Republicans are having a bad month, but they should cheer up. Sure, conservative lawmakers have flamed out in dozens of attempts to defund, delay, repeal and pick off pieces of the Affordable Care Act, and the GOP has taken the brunt of voter outrage over the shutdown precipitated by that crusade. Yet with a big assist from its governors, the party has already done damage to Obamacare in numerous, possibly profound ways.
Let's start with the disastrous launch of the behemoth federal insurance exchange run by the Health and Human Services Department. Yes, Republicans managed to divert attention from that to their own comedy of errors on Capitol Hill. But don't forget why the federal exchange, healthcare.gov, is so gigantic. It's because just 16 states and the District of Columbia created or plan to create their own marketplaces. By contrast, almost all of the nation's 30 Republican governors took a pass on setting up exchanges for their own states, punting that task to the feds. That along with other tactics and decisions amounts to what you might call the GOP Effect—damage that's indirect, often uncoordinated, and possibly at times unintentional, but potent all the same.
For instance, some of the initial problems on the federal exchange were due to heavy traffic. It would not have been as much of a bottleneck had more governors created individual state exchanges. More serious and continuing problems are due to misjudgments and shortcomings embedded in the federal website itself, and the worst may be yet to come.
Micah Sifry, cofounder of the website techpresident.com, says the companies that end up winning big federal contracts—for instance, CGI Federal and major defense contractors—"are not known for their innovative or up-to-date technology. They are known for their ability to win contracts." Political decisions by the Obama Administration, such as requiring consumers to determine their subsidy eligibility before they can shop and see rates, also may be factors in the online mess.
The 16 states that built their own sites have used a variety of contractors and many of their marketplaces have launched more smoothly than the federal healthcare.gov. The bottom line is that the pressure on the federal exchange would have been far less and its design flaws would have affected many fewer people had, say, 20 more states set up their own exchanges using a variety of contractors and approaches.
There's also a toll that comes from having to set up systems to run or help run three dozen exchanges. That took time that might have been spent preparing for a smoother opening. "The federal exchange has to interact with health plans that are submitting bids in 36 states, and also has to work out data agreements with how to handle information flow with 36 different Medicaid agencies, and they've had to work out insurance oversight with 36 state insurance departments," says Alan Weil, executive director of the National Academy for State Health Policy. "It's a huge workload that competes for resources with building the exchange functionality."

========================

## Tasks to carry out
**A.** Print the part of the Obamacare article from "For instance, some" to "the online mess.".
**B.** Shorten the paragraph of the Obamacare article that begins "There's also a toll" and keep its main facts.
**C.** List each thing the Obamacare article says conservative lawmakers tried to do to the Affordable Care Act.

========================

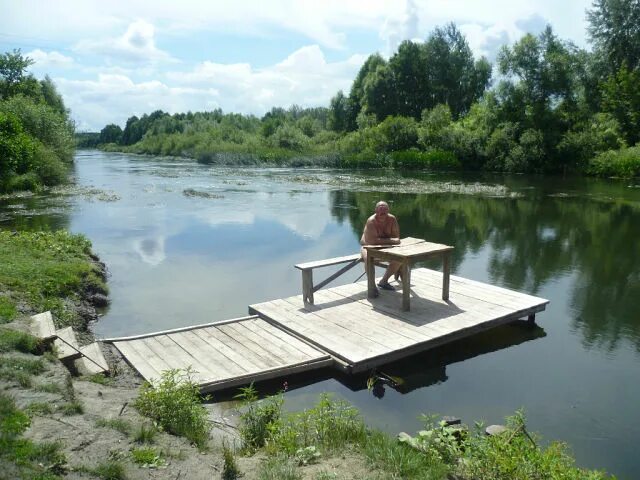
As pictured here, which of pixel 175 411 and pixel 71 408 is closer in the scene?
pixel 71 408

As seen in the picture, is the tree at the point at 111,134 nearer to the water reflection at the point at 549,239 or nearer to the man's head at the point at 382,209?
the water reflection at the point at 549,239

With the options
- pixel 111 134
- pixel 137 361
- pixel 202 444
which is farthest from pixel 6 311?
pixel 111 134

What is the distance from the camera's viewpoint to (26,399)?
4516mm

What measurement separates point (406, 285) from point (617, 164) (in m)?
33.2

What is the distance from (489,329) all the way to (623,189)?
2446 centimetres

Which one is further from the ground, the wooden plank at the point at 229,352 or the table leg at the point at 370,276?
the table leg at the point at 370,276

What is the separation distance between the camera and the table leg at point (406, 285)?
27.1 ft

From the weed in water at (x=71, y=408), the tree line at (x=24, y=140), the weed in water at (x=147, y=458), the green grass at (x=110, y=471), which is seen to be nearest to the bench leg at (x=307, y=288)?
the weed in water at (x=71, y=408)

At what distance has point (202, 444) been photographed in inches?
→ 180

========================

## Response list
**A.**
For instance, some of the initial problems on the federal exchange were due to heavy traffic. It would not have been as much of a bottleneck had more governors created individual state exchanges. More serious and continuing problems are due to misjudgments and shortcomings embedded in the federal website itself, and the worst may be yet to come.
Micah Sifry, cofounder of the website techpresident.com, says the companies that end up winning big federal contracts—for instance, CGI Federal and major defense contractors—"are not known for their innovative or up-to-date technology. They are known for their ability to win contracts." Political decisions by the Obama Administration, such as requiring consumers to determine their subsidy eligibility before they can shop and see rates, also may be factors in the online mess.

**B.** Setting up systems to run or help run three dozen exchanges took time that could have gone into a smoother launch. Alan Weil, executive director of the National Academy for State Health Policy, says the federal exchange must deal with health plan bids in 36 states. It also needs data agreements with 36 Medicaid agencies and insurance oversight with 36 state insurance departments. He calls it a huge workload that competes for resources with building the exchange itself.

**C.**
- Defund it
- Delay it
- Repeal it
- Pick off pieces of it